To-do list -
1. Using the Facebook piece below, list the kinds of account holders that, according to the piece, Facebook now allows or encourages.
2. In the Facebook piece below, what reason did Facebook give for deleting the account opened in the cat's name?

Text excerpt -
About 10 years ago, my husband and I had our only direct experience with Facebook. He decided to open an account so that he could share photos of our cat with his family, our very photogenic cat, and stay in touch with friends. At the same time, he is very concerned about online privacy; so he opened the account in our cat’s name.
Facebook deleted the account because, it said, our cat wasn’t a real person.
We were a little pissed at first. We weren’t doing any harm, just posting cat photos. But we went on with life and found other ways to share cat photos and connect with friends. And we stopped paying attention to Facebook. It just wasn’t important.
Since then, Facebook has changed: it encourages corporations – who are definitely NOT people – to have accounts and use their accounts to advertise to Facebook users. In addition, Facebook allows domestic terrorist groups to have accounts inciting violence and allows bots who promote conspiracy theories to have accounts.
Zuckerberg can claim that it’s gotten too big and Facebook can’t control it. That’s like BP claiming that they couldn’t cap the oil leak in the gulf or manufacturers claiming that they can’t prevent pollution from poisoning our water, air, and land.

Source data -
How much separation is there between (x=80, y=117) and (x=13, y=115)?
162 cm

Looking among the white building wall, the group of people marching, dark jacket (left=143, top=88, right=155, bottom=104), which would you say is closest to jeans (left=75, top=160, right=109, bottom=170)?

Exercise responses -
1.
- Corporations, which use their accounts to advertise to Facebook users
- Domestic terrorist groups with accounts inciting violence
- Bots that promote conspiracy theories

2. Facebook said the cat wasn't a real person.